Avoid these oil varieties, some of which are so high in saturated fat that they have more of it than some meat sources:

Coconut oil

Palm oil

Palm kernel oil

Safflower oil

In general, keep the amount of saturated fats you eat to a minimum; check the labels before you buy any cooking oil to see what types of fat it contains. You also want to avoid any oil-based products with trans fats and hydrogenated oils — even worse for you than saturated fats.


How to Use Cooking Oils

Certain types of cooking oil are best when used for specific styles of healthy recipes, or when you're preparing certain foods. Think about the flavor of the oil, and consider what it might best complement. For instance, nutty cooking oils go well in rich pasta dishes with grilled meats, while a lighter olive oil is a good complement to fish sautéed with herbs. Sesame oil tastes great in an Asian-inspired dish and lightly drizzled on top of an Asian salad.

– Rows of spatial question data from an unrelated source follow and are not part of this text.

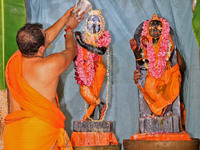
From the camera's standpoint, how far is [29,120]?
3.17 m

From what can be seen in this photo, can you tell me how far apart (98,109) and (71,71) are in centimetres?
72

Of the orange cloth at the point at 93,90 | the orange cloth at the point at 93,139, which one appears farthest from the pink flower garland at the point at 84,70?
the orange cloth at the point at 93,139

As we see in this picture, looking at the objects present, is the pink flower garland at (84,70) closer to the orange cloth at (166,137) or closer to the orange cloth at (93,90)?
the orange cloth at (93,90)

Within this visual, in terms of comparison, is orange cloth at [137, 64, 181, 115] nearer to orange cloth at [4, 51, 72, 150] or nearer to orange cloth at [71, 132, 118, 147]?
orange cloth at [71, 132, 118, 147]

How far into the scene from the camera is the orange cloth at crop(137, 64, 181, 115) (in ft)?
14.9

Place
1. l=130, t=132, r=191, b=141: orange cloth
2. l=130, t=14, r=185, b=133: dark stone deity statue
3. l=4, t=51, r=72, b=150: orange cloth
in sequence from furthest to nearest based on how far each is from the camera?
l=130, t=14, r=185, b=133: dark stone deity statue < l=130, t=132, r=191, b=141: orange cloth < l=4, t=51, r=72, b=150: orange cloth

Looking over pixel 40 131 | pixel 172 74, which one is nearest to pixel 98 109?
pixel 172 74

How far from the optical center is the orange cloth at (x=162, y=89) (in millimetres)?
4527

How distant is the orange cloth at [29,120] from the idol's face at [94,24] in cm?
151

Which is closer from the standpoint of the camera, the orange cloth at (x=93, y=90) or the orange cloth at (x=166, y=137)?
the orange cloth at (x=166, y=137)

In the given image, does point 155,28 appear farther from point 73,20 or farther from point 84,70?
point 73,20

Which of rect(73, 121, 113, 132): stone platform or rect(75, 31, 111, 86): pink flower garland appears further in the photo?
rect(75, 31, 111, 86): pink flower garland

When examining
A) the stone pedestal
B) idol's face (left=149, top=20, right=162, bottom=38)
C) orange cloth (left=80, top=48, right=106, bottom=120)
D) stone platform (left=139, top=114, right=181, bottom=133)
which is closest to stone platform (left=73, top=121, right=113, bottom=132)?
the stone pedestal

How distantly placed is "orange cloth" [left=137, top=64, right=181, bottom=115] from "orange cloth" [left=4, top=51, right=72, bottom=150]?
1618 mm
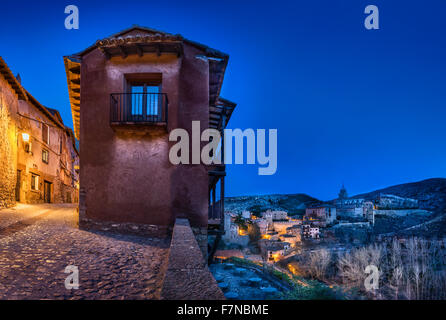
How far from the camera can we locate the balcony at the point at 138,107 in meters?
7.20

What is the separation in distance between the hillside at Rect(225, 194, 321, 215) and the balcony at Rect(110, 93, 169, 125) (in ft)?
205

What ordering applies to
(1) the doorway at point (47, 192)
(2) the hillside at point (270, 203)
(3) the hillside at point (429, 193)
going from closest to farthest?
1. (1) the doorway at point (47, 192)
2. (3) the hillside at point (429, 193)
3. (2) the hillside at point (270, 203)

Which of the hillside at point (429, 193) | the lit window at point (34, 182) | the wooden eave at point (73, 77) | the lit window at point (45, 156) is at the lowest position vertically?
the hillside at point (429, 193)

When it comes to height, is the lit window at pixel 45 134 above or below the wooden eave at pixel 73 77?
below

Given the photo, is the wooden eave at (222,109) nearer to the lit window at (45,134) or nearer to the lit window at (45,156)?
the lit window at (45,134)

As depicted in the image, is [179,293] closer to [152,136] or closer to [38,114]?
[152,136]

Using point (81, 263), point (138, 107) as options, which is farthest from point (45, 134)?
point (81, 263)

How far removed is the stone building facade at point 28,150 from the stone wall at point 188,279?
12.9 metres

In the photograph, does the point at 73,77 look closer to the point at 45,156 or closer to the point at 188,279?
the point at 188,279

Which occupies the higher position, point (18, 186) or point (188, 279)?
point (18, 186)

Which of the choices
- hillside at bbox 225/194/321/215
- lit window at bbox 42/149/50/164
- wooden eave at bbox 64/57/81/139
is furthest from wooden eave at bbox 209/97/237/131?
hillside at bbox 225/194/321/215

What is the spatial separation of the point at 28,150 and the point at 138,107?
12.1 m

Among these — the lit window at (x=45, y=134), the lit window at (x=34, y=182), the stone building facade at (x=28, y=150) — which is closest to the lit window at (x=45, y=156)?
the stone building facade at (x=28, y=150)

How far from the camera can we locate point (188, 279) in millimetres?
2484
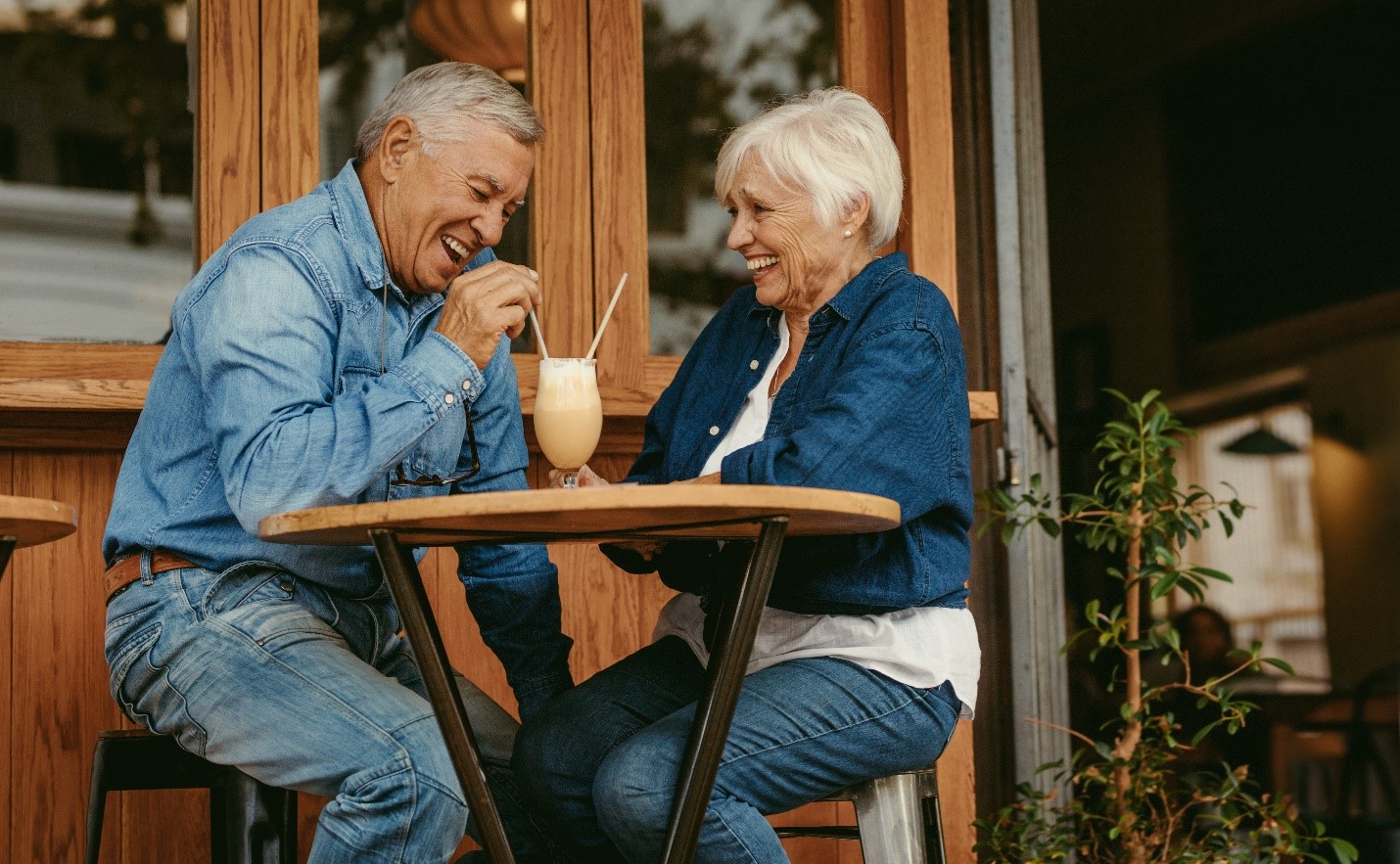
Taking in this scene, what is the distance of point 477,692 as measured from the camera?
2.31 m

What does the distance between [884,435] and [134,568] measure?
38.2 inches

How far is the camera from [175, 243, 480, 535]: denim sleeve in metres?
1.76

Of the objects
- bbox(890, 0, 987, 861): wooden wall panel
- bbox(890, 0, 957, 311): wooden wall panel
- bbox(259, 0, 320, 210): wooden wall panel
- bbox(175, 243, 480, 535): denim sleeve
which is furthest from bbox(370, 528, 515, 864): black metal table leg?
bbox(890, 0, 957, 311): wooden wall panel

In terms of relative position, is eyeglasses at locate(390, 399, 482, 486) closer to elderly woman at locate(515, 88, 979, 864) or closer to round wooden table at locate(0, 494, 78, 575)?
elderly woman at locate(515, 88, 979, 864)

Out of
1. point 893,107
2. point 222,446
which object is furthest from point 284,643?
point 893,107

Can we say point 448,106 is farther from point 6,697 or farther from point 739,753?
point 6,697

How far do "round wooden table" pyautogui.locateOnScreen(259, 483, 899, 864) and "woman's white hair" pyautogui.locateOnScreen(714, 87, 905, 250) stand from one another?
0.72 m

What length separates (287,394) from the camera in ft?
5.98

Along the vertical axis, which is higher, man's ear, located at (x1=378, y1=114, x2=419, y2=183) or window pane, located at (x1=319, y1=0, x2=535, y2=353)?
window pane, located at (x1=319, y1=0, x2=535, y2=353)

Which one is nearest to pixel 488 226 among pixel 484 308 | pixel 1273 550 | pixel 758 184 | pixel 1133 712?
pixel 484 308

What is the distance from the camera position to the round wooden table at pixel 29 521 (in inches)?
63.3

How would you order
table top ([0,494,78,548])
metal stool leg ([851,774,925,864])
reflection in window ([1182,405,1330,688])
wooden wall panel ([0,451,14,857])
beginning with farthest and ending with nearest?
reflection in window ([1182,405,1330,688]) → wooden wall panel ([0,451,14,857]) → metal stool leg ([851,774,925,864]) → table top ([0,494,78,548])

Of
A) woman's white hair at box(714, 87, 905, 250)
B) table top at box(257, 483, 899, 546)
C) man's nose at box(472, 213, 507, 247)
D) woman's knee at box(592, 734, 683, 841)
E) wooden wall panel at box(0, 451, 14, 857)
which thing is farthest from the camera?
wooden wall panel at box(0, 451, 14, 857)

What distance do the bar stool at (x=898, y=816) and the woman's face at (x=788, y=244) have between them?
30.1 inches
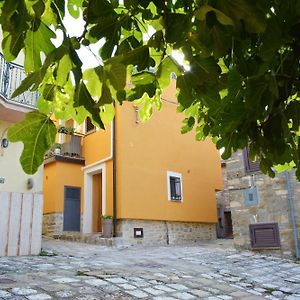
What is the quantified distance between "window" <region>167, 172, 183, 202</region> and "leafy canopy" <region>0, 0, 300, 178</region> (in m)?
12.1

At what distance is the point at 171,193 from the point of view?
46.4ft

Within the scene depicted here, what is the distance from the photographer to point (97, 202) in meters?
14.3

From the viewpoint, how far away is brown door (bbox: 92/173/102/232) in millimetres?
14039

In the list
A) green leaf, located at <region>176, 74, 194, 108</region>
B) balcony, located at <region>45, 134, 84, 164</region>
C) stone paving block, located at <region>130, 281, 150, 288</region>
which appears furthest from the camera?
balcony, located at <region>45, 134, 84, 164</region>

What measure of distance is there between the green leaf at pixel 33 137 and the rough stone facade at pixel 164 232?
420 inches

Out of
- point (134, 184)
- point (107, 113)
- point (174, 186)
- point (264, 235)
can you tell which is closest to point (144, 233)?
point (134, 184)

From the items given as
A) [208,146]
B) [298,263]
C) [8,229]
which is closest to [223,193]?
[208,146]

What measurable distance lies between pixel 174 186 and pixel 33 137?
13088mm

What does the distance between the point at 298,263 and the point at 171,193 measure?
5.72 m

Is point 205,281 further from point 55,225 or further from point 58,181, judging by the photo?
point 58,181

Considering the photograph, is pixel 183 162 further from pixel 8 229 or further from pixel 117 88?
pixel 117 88

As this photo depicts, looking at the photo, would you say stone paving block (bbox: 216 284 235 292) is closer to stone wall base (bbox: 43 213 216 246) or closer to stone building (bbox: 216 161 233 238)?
stone wall base (bbox: 43 213 216 246)

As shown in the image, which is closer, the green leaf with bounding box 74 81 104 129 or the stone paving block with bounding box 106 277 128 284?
the green leaf with bounding box 74 81 104 129

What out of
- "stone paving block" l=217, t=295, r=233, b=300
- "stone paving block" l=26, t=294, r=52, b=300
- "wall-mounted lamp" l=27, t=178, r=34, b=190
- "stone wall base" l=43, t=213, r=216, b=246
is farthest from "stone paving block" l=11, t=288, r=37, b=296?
"stone wall base" l=43, t=213, r=216, b=246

Healthy Alternatives to Cooking Oil

You don't always have to cook in oil — there are other options that are even lighter and healthier. Try these alternatives:


Lightly coat your pan with cooking spray rather than adding liquid oil

Bake by wrapping food in parchment paper or aluminum foil to steam it and keep it moist

Use broth, such as a low-sodium vegetable, beef, or chicken variety, as a cooking medium and sauce base

Steam food above boiling water

Season food with lemon juice for a citrusy flavor

Marinate or cook with balsamic vinegar for a tangy, rich flavor

A variety of heart-healthy cooking oils can give your meal great flavor. Experiment with light sautés or marinades; if you avoid frying foods or using heavy amounts of oil, nut or vegetable oil adds taste and valuable nutrition to any meal. Just. And remember: A little oil goes a long way.